Join us at FabCon Atlanta from March 16 - 20, 2026, for the ultimate Fabric, Power BI, AI and SQL community-led event. Save $200 with code FABCOMM.
Register now!The Power BI Data Visualization World Championships is back! It's time to submit your entry. Live now!
Hey guys, a bit puzzled as to why this might be happening and was wondering if any of y'all could help.
I have a table, ~80 col x ~ 2 mil rows with historical data. I am trying to run it via Dataflow Gen2 to a Lakehouse. Every other table I run runs perfectly fine (F64 capacity), but this one hits the 4 hour run time limit no matter what. I've tried scheduling on off-peak hours, using incremental refresh, and filtering based on date col to get only a handful of months at a time - still no avail.
What I find odd is that this table itself loads via Import in PowerBI in ~5 minutes - the entire table! I'm not sure what's so different that Fabric cannot load this, but we operate on a shared business capacity, and every time I run something it affects the entire business' refresh, so I am wary to keep testing this. I've linked photos below of when the incremental refresh (1 month worth of data) working & loading in a minute, but 4 months worth of data not working for over 2 hours. Thanks y'all!
Hi @pacman,
Thank you for posting your query in the Microsoft Fabric Community Forum.
Since Microsoft Support has already recommended Fast Copy for Dataflow Gen2, that is the right next step to validate. Fast Copy can improve throughput by optimizing the data write path, which may help in scenarios where larger batches struggle to complete.
If Fast Copy does not resolve the issue for larger date ranges, the next action would be to continue working with Microsoft Support so they can review backend execution logs and advise on supported ingestion approaches for this workload.
Please feel free to update the thread with the outcome of the Fast Copy test.
Best regards,
Ganesh Singamshetty.
Hi @v-ssriganesh,
The Fast Copy attempt did not work - it failed almost instantly.

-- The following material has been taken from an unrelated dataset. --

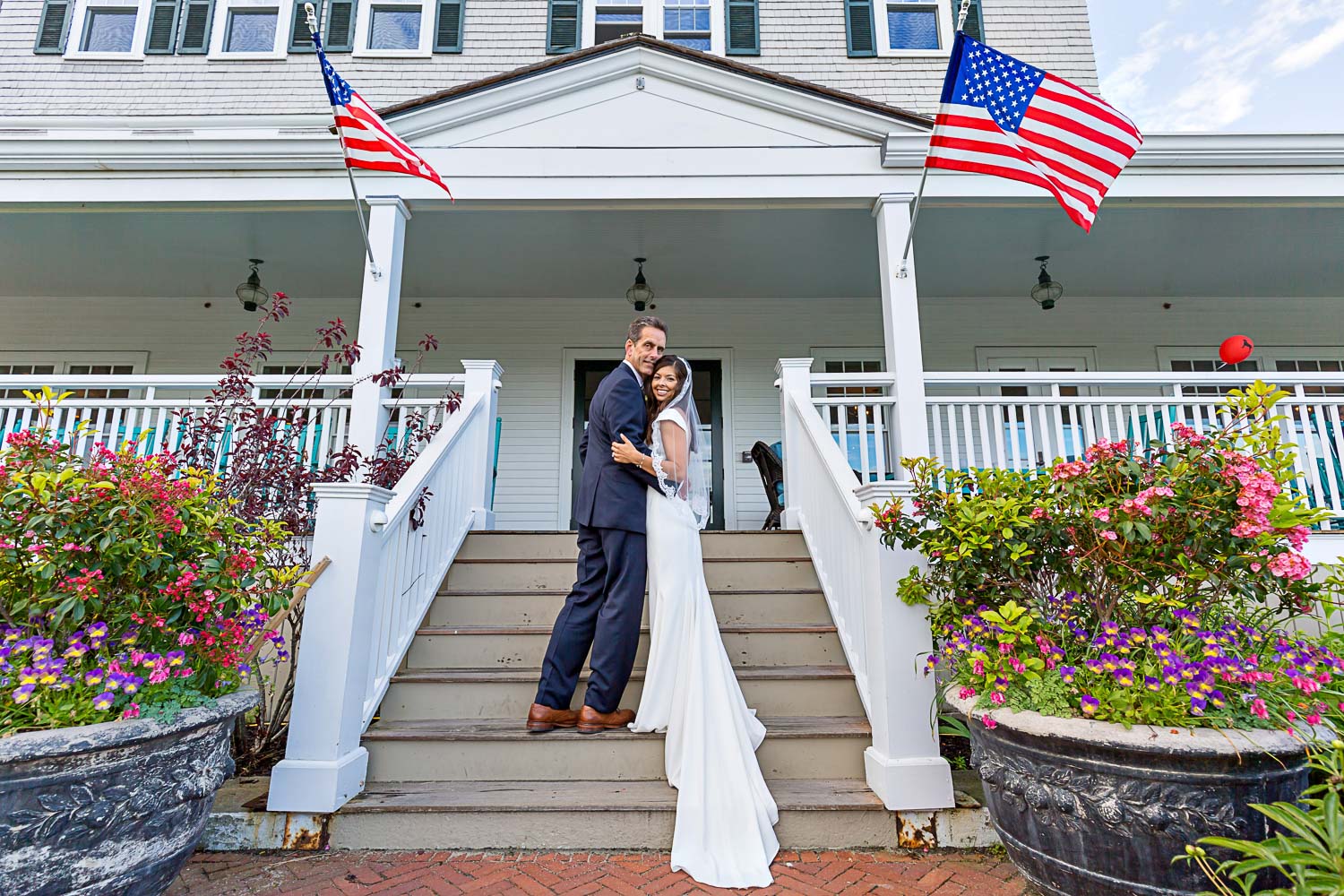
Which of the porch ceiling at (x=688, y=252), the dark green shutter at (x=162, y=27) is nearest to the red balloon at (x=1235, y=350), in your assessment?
the porch ceiling at (x=688, y=252)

It appears Fast Copy is not supported via the Databricks connector. I have been working hand in hand with Microsoft's team to try and get this issue resolved, currently it seems a bit bigger than initially suggested.
Hello @pacman,
Thank you for the update. If you have found a solution or workaround, please consider sharing it here, as it could help others facing the same issue.

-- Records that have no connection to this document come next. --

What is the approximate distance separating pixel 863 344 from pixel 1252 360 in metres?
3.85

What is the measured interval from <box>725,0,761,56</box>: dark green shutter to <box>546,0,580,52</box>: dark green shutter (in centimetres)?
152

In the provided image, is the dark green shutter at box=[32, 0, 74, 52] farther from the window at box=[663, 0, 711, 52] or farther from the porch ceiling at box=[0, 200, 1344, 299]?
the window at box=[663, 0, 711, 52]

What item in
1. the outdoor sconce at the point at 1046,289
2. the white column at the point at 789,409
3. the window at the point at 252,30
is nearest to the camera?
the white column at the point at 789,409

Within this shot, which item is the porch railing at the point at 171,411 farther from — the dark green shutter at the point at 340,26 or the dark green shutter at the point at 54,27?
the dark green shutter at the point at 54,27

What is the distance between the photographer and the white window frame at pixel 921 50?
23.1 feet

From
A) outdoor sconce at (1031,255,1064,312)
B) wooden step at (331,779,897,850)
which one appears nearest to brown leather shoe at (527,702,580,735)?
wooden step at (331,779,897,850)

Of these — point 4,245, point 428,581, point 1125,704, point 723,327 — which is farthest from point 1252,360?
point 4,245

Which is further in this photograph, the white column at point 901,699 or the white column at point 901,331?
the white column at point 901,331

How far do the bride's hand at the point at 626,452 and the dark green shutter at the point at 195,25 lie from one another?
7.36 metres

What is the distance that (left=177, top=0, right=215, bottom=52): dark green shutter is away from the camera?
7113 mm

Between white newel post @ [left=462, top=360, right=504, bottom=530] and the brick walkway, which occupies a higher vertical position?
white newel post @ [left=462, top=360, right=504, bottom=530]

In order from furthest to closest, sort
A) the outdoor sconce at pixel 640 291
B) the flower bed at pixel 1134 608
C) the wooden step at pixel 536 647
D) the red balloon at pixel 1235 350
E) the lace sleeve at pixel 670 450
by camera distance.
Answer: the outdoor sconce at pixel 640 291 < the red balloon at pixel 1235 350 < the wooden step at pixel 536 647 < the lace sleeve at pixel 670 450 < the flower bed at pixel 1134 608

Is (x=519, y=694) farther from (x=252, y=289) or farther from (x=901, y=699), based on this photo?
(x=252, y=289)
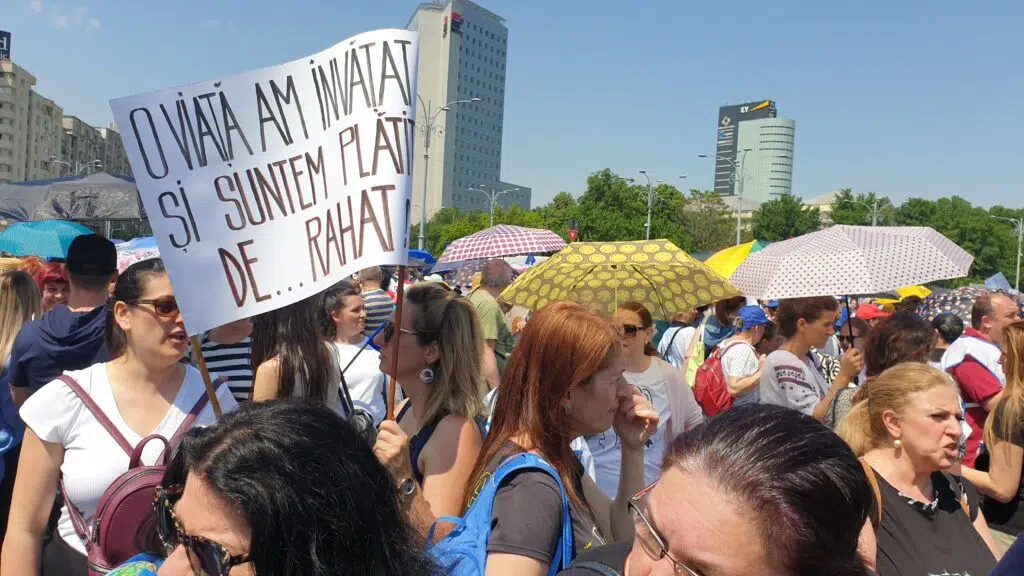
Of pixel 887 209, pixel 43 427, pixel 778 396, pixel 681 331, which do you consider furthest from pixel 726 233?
pixel 43 427

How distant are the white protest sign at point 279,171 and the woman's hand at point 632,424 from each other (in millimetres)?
957

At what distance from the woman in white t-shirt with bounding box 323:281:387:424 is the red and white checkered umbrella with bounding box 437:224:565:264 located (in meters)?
5.49

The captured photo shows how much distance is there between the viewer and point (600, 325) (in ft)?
8.32

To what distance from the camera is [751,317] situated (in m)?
7.25

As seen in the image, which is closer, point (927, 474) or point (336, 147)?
point (336, 147)

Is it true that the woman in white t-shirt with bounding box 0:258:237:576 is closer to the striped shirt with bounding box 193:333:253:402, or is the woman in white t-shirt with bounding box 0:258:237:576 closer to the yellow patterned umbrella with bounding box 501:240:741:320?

Thank you for your time and contribution.
After much trial and error myself and a Microsoft employee were able to fix the issue. It is a bug dealing with the 2.0 connector - ADBC driver. Switching it to 1.0 and using the ODBC driver worked. Apparently this will be fixed in an update soon, but for now, I have swapped all Databricks connections to 1.0 and they work fine.
Hello @pacman,
Thank you for the update. Please continue to utilize the Microsoft Fabric Community Forum for any further discussions or support.
Hi @pacman
There are a couple of reasons why Power BI Import could be taking significantly less time as compared to Dataflows Gen2. The engines behind these two processes are different, and their write paths are also different.

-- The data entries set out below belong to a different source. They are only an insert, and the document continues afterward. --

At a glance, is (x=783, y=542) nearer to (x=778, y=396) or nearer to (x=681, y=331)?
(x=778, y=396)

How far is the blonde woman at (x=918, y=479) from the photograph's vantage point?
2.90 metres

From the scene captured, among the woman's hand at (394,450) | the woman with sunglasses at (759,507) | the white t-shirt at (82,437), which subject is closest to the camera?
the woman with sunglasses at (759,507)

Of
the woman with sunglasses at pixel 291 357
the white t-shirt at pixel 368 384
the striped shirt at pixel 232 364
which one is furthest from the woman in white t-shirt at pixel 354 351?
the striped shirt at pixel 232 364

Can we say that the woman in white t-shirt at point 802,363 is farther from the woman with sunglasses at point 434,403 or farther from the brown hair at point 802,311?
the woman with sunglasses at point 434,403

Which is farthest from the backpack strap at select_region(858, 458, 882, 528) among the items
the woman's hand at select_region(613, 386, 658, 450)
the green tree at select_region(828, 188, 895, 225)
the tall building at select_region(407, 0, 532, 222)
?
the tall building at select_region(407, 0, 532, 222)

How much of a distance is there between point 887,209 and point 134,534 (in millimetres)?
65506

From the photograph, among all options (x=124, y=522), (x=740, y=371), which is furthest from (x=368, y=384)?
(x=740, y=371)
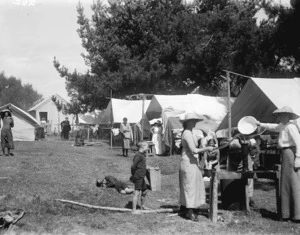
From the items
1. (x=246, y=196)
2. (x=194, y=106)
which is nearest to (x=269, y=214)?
(x=246, y=196)

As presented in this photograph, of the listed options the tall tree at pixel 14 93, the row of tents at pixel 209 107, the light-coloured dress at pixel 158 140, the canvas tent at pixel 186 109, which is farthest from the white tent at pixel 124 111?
the tall tree at pixel 14 93

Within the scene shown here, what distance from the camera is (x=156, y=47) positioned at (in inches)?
1124


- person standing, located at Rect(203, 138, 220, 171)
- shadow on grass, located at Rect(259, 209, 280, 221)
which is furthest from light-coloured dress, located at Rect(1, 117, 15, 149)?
shadow on grass, located at Rect(259, 209, 280, 221)

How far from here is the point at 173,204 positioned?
7.35 meters

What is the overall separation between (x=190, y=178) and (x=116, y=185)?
9.46 feet

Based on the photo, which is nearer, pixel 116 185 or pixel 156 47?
pixel 116 185

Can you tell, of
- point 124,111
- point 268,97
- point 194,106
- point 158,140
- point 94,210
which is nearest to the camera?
point 94,210

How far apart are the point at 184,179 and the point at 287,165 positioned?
1608mm

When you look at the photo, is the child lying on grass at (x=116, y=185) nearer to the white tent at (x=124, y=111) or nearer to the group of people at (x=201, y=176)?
the group of people at (x=201, y=176)

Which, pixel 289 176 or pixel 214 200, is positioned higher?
pixel 289 176

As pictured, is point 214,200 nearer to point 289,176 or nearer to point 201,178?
point 201,178

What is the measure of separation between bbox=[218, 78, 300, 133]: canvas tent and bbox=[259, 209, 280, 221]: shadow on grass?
11.4 feet

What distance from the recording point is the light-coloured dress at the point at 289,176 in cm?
596

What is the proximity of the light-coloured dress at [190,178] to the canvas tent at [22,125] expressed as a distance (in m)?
20.8
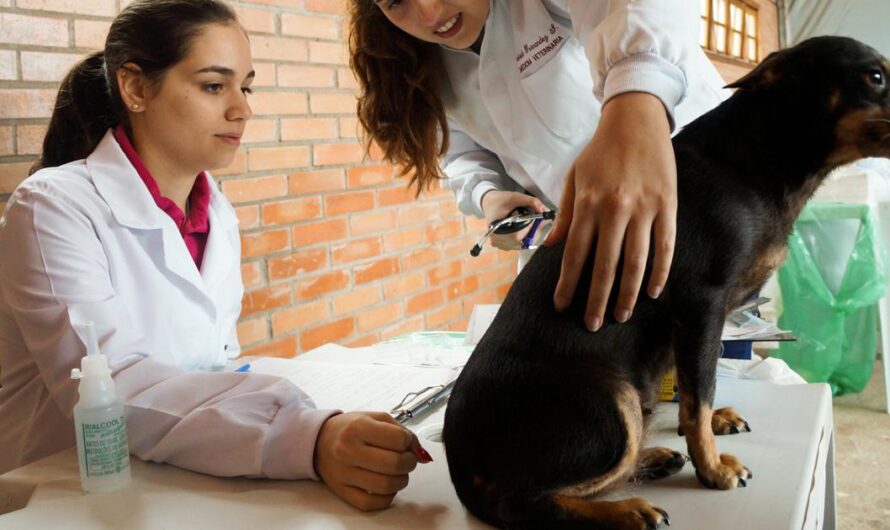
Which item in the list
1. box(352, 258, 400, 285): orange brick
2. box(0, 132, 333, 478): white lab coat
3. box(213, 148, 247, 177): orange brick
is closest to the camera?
box(0, 132, 333, 478): white lab coat

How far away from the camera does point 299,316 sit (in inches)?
103

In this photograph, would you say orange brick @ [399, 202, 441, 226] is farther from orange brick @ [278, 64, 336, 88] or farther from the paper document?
the paper document

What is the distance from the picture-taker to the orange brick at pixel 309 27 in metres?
2.53

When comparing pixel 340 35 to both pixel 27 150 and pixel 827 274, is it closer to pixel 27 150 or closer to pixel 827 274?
pixel 27 150

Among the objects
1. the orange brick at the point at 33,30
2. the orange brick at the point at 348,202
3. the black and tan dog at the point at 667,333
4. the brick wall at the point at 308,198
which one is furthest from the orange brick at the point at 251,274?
the black and tan dog at the point at 667,333

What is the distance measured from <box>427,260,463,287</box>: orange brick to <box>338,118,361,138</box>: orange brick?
737mm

Power Import uses VertiPaq engine to build the semantic model, whereas Dataflows Gen2 writes into many smaller Parquet files, and additionaly may also do schema drift checks, data type inference, null handling and automatically applied transformations. This increases the metadata and transaction overhead and may slow down the copy.
Can you check for a few things?
- Optimized Write is enabled?
- are you partitioning?
- can you reduce the columns?
- Check folding: Use “View Native Query” in Power Query Online.
Hope this helps - please appreciate leaving a Kudos or accepting as a Solution!
Hi @deborshi_nag,
1. Optimized write is enabled by default I believe. Of the tables I have loaded successfully (this one table being the exception), I checked their most recent json and VORDER is enabled.
2. I am partitioning based on my date column. The main table contains ~2 1/2 years worth of data, I am loading by 6 month frame, starting initially with only ~4 month timeframe, much much smaller than the table's entireity.
3. All the columns are quite important, and although this is an option, I would like to avoid it. Are you asking this because, of my options available, I could later rejoin the columns via union in the Lakehouse?
4. It is folding to one SQL query which checks out.
Also a bit more backstory to this table - it is pulling from Databricks (which the table itself flows upstream from a silver environment) - not sure if it affects anything but it is of note. In addition, could this shared capacity have any play as to why this table won't load? I've had 1 months worth of data load in < a minute, but yet the 4 months not loading whatsoever.
are you saying this table is produced by Databricks - if so, is this an external table or a managed Databricks table?
Hi, this table is in our Databricks environment, and is being pulled through the Dataflow via the Databricks connector
Hi @pacman,
Are there any really large text or binary columns in your table?
I've seen dataflows (and pipelines) struggle with really large BLOB or text columns.
Hello @tayloramy ,
Suprisingly no large text nor binary columns. Mostly consists of brief descriptionary text (age, gender, etc.) and identifying keys. Microsoft support suggested using Fast Copy for Dataflow Gen2, so that is on my list of things to try when I run again over night.